IT may sound like yet another election pitch, but it’s really about business. Microsoft managing director Ross Peat says the country needs to make steep productivity improvements and he believes his company can lead the way.
“My hope is that we can get New Zealand back in the top ten OECD countries,” he announced at TechEd 2005.
Peat says the fact the event sold out is reflective of the interest in the company’s wave of new products and a real sense of energy in the industry.
For Iain McDonald, keynote speaker at Microsoft’s TechEd conference earlier this week, the biggest benefit of the event is the chance to address his company’s core constituency.
“It gives the delegates an insight into the future and they can get an idea of things to come that will hopefully peak their interest. This is a great time to be in the Microsoft camp with all the impressive things being released,” he says.
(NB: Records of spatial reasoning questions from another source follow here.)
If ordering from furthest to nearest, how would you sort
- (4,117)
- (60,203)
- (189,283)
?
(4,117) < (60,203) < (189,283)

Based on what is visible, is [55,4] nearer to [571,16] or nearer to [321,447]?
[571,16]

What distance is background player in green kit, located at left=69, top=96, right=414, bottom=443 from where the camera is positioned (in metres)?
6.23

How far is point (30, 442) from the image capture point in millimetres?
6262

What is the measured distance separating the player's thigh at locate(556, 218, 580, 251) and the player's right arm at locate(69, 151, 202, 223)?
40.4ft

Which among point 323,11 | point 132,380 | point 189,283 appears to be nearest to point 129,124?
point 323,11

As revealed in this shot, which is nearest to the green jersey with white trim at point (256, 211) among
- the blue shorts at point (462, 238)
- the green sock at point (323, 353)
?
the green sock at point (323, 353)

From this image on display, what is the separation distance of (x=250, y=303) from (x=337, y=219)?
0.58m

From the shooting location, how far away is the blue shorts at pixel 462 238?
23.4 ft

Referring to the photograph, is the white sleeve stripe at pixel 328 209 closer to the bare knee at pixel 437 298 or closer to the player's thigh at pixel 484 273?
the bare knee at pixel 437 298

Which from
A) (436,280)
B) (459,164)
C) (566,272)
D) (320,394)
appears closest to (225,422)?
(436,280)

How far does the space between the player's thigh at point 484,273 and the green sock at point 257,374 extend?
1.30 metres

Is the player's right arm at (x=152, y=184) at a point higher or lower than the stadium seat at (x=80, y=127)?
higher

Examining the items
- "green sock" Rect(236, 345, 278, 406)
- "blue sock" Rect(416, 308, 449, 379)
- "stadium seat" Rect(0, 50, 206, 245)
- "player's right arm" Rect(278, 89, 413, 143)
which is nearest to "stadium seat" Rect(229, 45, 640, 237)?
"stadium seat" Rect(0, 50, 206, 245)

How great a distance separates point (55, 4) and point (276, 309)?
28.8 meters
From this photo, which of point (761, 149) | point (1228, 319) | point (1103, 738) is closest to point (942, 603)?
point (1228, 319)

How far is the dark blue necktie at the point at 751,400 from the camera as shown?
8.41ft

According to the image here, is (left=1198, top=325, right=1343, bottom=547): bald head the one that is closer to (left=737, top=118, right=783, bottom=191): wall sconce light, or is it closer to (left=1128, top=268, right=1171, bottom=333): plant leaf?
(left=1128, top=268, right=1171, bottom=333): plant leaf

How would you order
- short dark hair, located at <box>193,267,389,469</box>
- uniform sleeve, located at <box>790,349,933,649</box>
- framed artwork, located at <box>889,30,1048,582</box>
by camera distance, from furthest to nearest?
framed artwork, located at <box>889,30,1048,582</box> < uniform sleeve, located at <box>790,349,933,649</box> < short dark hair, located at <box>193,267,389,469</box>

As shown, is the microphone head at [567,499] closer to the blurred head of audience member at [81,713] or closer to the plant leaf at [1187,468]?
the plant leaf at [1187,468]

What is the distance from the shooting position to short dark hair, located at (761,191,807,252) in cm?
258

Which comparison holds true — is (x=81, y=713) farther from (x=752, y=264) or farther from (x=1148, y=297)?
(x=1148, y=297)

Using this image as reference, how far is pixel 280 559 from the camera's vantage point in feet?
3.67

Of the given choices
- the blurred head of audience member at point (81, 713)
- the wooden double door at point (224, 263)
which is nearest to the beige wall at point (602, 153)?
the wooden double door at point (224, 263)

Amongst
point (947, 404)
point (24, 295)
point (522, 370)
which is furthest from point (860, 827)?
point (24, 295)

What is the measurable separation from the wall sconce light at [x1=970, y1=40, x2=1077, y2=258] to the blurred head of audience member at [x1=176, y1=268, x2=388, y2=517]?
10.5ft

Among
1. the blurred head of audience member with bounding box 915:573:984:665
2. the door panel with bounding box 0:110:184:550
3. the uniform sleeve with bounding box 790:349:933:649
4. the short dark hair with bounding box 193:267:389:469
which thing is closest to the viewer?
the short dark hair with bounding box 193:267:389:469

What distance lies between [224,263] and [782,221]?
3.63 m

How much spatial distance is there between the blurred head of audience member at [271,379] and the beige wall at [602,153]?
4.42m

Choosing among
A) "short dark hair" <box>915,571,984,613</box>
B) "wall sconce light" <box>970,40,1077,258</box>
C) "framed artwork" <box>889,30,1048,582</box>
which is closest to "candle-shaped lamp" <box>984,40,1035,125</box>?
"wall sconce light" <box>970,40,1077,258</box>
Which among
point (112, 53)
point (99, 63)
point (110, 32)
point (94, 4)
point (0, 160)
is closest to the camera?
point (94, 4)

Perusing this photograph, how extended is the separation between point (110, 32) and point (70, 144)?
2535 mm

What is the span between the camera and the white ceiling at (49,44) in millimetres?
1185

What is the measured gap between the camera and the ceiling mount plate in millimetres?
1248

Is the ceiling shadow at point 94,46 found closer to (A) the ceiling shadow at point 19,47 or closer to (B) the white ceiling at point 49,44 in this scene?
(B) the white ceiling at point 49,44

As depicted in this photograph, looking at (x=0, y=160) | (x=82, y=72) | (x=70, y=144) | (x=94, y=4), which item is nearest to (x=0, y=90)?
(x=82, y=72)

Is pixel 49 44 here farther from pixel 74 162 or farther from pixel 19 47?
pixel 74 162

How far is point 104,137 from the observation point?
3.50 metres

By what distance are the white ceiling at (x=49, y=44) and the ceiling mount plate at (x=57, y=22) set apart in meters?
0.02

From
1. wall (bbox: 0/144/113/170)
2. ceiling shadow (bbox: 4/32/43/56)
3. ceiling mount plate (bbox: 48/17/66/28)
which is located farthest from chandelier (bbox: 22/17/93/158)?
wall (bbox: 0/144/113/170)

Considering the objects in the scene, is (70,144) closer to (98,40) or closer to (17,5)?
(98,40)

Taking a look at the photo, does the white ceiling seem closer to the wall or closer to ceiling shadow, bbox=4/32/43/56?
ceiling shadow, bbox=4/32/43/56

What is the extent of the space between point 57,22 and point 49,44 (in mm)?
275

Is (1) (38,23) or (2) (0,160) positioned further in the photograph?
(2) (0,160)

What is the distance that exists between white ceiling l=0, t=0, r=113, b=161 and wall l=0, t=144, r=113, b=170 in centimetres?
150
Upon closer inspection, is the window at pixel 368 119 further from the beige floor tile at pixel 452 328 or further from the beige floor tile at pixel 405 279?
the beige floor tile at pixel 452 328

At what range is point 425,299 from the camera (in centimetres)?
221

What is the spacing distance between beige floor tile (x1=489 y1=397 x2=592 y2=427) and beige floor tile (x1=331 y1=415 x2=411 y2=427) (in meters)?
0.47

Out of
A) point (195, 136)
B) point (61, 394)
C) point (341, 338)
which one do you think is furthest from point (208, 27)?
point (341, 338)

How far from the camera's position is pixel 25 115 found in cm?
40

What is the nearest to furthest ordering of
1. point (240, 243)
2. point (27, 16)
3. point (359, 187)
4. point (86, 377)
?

McDonald, director of the Windows Server Group, describes Microsoft as being back on the front foot with products like SQL Server, Visual Studio and Vista and says he hopes the strategy of a major/minor release cycle will pay dividends.
“In two or three years’ time people will see the value of the non-disruptive release model. The computer industry has gone through a bit of a downturn in recent years but Microsoft thinks the shine is coming back.”
Security is high on the agenda at Microsoft and McDonald says his company is committed to making sure users can be confident, starting with the inclusion of phishing filters into the beta version of Vista. That will then extend to the consumer level in order to boost security on the internet.
And, says McDonald, developers using Visual Studio 2005 have the ability to test the security of their applications by using the same code analysis tools used internally at Microsoft.
“We want to make it easier for developers to create and ensure software testing becomes a more integrated part of development.”
With the increasing pervasiveness of mobile devices Microsoft is looking into intelligent distributed storage through defining ways to secure boundaries and the inclusion of network access protection.
“You have to have better ways of managing systems such as smartphones — it’s policy not topology that defines the edge,” says McDonald.